Extract:
§ §
Sonograms

 

An ultrasound, also referred to as a sonogram, is a non-invasive tool used by physicians to help monitor the growth and development of embryos or fetus’. It uses high-frequency sound waves to produce images of the fetus inside the mother’s uterus. Ultrasounds capture continuous, real-time images that reveal the fetus’ anatomy and movement, as well as blood flowing through the veins and movement of the internal organs. These images allow us to assess the gestational age, size and growth of the fetus.

Ultrasounds are considered to be a safe, accurate and cost-effective way to examine the development of the fetus. They are used for the following purposes:

  • To confirm pregnancy.
  • To determine gestational age and fetal size.
  • To diagnose any possible fetal malformation. (spina bifida, cleft lips/palate, etc.)
  • To determine the location of the placenta and ensure there are no abnormalities.
  • To confirm multiple pregnancies.
  • To detect excessive or decreased amounts of amniotic fluid in the uterus.
  • To confirm fetal presentation when uncertain.
  • To evaluate fetal movement and breathing patterns.
  • To diagnose any pelvic or uterine abnormalities such as an ovarian cyst.
§ §
Dataset entries:

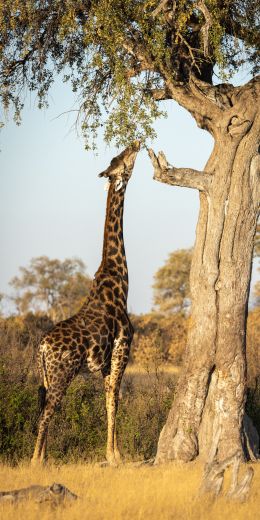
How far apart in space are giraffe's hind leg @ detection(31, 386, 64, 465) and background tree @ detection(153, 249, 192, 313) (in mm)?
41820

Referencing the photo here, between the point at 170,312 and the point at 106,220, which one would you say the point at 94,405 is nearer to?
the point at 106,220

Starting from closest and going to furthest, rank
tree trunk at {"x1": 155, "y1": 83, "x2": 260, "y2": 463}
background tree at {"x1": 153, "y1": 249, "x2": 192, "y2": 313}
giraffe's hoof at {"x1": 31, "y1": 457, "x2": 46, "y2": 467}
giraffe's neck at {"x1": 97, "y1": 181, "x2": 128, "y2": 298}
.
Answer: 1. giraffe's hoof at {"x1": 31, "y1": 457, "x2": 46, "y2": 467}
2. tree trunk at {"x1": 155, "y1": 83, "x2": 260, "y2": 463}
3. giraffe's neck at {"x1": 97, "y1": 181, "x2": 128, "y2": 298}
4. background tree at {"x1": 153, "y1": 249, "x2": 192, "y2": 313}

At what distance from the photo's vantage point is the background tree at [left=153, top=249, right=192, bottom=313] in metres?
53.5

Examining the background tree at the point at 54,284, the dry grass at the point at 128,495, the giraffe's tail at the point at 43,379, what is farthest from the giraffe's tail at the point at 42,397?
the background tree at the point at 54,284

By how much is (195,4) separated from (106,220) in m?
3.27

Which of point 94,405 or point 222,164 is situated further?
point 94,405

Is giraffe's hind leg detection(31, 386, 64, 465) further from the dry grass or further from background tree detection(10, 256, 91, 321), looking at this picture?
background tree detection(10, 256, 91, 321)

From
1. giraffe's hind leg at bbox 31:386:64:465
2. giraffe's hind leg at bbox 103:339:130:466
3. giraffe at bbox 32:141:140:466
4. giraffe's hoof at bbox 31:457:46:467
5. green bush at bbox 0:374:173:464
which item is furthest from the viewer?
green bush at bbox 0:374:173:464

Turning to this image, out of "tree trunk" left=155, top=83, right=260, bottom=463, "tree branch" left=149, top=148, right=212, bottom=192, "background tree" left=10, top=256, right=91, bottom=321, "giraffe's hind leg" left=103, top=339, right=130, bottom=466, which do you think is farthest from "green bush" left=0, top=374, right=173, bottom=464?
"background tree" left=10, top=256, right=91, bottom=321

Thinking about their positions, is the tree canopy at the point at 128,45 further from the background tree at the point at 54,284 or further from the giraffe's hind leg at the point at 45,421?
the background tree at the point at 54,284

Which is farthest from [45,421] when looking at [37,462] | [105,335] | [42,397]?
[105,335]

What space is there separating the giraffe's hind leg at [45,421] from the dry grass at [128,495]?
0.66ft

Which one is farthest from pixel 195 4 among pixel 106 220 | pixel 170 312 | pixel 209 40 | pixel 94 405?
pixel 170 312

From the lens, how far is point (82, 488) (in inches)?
§ §
Task item A: In the text on sonograms, what do ultrasounds use to produce images of the fetus inside the mother's uterus?
Task item B: Repeat the sonograms text word for word, beginning at the words "Ultrasounds are considered" and stopping after "in the uterus.".

Answer area A: High-frequency sound waves.

Answer area B:
Ultrasounds are considered to be a safe, accurate and cost-effective way to examine the development of the fetus. They are used for the following purposes:

  • To confirm pregnancy.
  • To determine gestational age and fetal size.
  • To diagnose any possible fetal malformation. (spina bifida, cleft lips/palate, etc.)
  • To determine the location of the placenta and ensure there are no abnormalities.
  • To confirm multiple pregnancies.
  • To detect excessive or decreased amounts of amniotic fluid in the uterus.